Source -
────────────────────

I live in Central KY, and I am still not seeing migratory ducks. A few flocks of geese have shown up just in the last week. I've never, in my 64 years, seen KY go this far into the winter without ducks appearing. I hope that the cold air settling into the midwest this week will drive a few down, but there is still a lot of open water everywhere in the Mississippi flyway, apparently. Let's hear from anyone in the region who is seeing any and/or having successful hunts.
 
We are in Texas but I had a friend and his son down at the farm last weekend to duck hunt. Said they had seen 16 deer but no ducks. After lunch they went to the rifle range in the back and jumped them from every tank they past on the way, including the one they hunted that morning...
 
Up here in Montana and surrounding states we haven’t had a “real” winter until a few days ago. We have been in the -20 to -30 degrees for a few days. Lakes are finally freezing up so they should be heading your way!

────────────────────

Short problem 1 -
Please restate, word for word, the part of the duck-hunting posts that begins at the words "I live in Central" and stops after "hunted that morning...".

Excerpts from a spatial dataset:

────────────────────

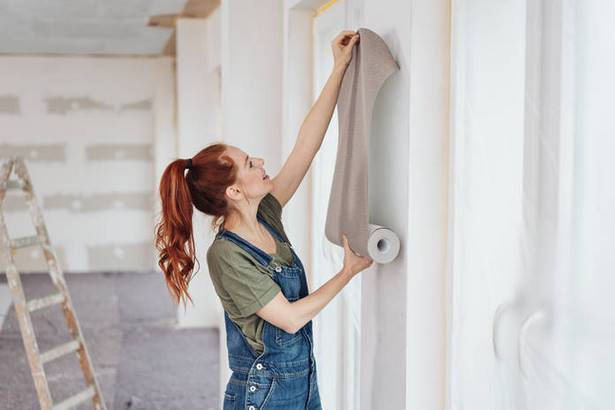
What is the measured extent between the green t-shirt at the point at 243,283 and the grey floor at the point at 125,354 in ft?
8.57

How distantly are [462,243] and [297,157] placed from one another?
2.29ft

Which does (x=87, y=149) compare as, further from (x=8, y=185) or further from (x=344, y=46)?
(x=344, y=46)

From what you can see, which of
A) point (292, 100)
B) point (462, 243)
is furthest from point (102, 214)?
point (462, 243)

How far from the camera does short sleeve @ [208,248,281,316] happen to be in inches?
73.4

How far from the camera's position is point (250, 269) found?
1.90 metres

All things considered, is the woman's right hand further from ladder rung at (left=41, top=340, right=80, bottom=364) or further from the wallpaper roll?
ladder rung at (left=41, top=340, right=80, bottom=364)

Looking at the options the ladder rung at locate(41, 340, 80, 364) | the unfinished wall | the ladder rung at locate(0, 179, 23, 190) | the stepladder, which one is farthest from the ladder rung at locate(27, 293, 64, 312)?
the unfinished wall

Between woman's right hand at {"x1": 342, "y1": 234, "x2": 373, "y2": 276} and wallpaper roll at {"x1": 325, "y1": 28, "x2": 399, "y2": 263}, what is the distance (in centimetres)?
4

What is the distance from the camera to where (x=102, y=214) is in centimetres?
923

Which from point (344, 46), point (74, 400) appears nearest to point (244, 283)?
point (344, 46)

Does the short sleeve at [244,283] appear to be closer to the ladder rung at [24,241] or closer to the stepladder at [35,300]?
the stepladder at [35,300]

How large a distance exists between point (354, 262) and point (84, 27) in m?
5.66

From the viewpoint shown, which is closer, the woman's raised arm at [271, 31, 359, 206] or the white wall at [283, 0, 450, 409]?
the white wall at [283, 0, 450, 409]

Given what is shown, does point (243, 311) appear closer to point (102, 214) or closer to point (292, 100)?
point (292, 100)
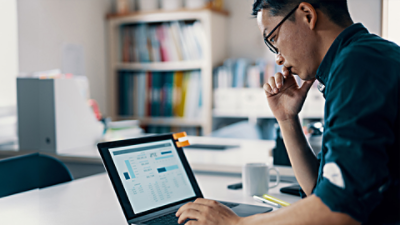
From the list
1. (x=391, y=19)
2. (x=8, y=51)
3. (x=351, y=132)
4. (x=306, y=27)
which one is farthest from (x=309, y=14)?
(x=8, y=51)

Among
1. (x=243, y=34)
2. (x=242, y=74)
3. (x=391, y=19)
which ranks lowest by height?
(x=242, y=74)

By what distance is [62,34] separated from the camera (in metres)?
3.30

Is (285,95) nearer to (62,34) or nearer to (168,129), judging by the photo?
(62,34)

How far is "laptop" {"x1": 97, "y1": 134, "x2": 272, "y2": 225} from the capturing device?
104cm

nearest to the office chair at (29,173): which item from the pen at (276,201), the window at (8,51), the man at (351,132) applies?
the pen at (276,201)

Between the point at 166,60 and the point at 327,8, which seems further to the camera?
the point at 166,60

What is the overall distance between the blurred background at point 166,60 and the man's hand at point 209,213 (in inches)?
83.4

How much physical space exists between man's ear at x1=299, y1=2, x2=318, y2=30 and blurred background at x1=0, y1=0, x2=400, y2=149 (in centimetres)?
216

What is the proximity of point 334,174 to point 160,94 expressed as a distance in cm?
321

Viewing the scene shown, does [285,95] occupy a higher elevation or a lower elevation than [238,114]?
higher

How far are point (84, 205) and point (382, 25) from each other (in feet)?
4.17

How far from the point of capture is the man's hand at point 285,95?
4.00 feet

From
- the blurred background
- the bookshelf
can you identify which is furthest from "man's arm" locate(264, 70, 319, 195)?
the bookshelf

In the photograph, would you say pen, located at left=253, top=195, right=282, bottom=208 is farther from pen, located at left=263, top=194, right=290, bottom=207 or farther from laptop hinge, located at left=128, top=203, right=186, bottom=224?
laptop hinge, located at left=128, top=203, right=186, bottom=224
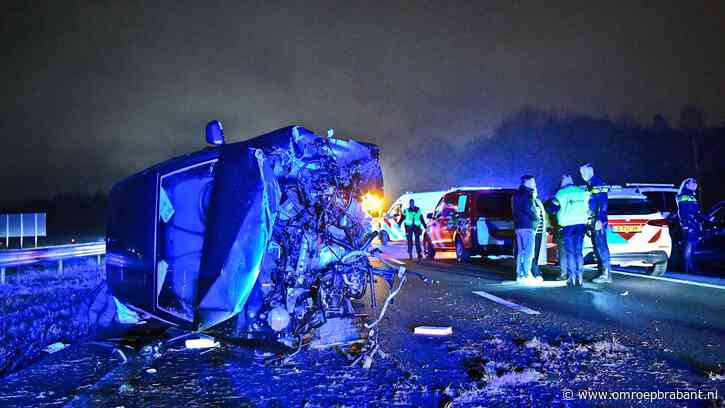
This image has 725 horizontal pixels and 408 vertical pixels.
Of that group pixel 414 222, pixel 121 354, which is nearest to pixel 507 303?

────────────────────

Short problem 2 -
List each line of the records that contains the word "hand".

Written solution 1 -
I live in Central KY, and I am still not seeing migratory ducks. A few flocks of geese have shown up just in the last week. I've never, in my 64 years, seen KY go this far into the winter without ducks appearing. I hope that the cold air settling into the midwest this week will drive a few down, but there is still a lot of open water everywhere in the Mississippi flyway, apparently. Let's hear from anyone in the region who is seeing any and/or having successful hunts.
 
We are in Texas but I had a friend and his son down at the farm last weekend to duck hunt. Said they had seen 16 deer but no ducks. After lunch they went to the rifle range in the back and jumped them from every tank they past on the way, including the one they hunted that morning...

Written solution 2 -
All things considered, is the woman's right hand further from ladder rung at (left=41, top=340, right=80, bottom=364) or further from the wallpaper roll?
Between woman's right hand at {"x1": 342, "y1": 234, "x2": 373, "y2": 276} and wallpaper roll at {"x1": 325, "y1": 28, "x2": 399, "y2": 263}, what is the distance (in centimetres)?
What is the overall distance between the blurred background at point 166,60 and the man's hand at point 209,213 (in inches)?
How far from the point of capture is the man's hand at point 285,95?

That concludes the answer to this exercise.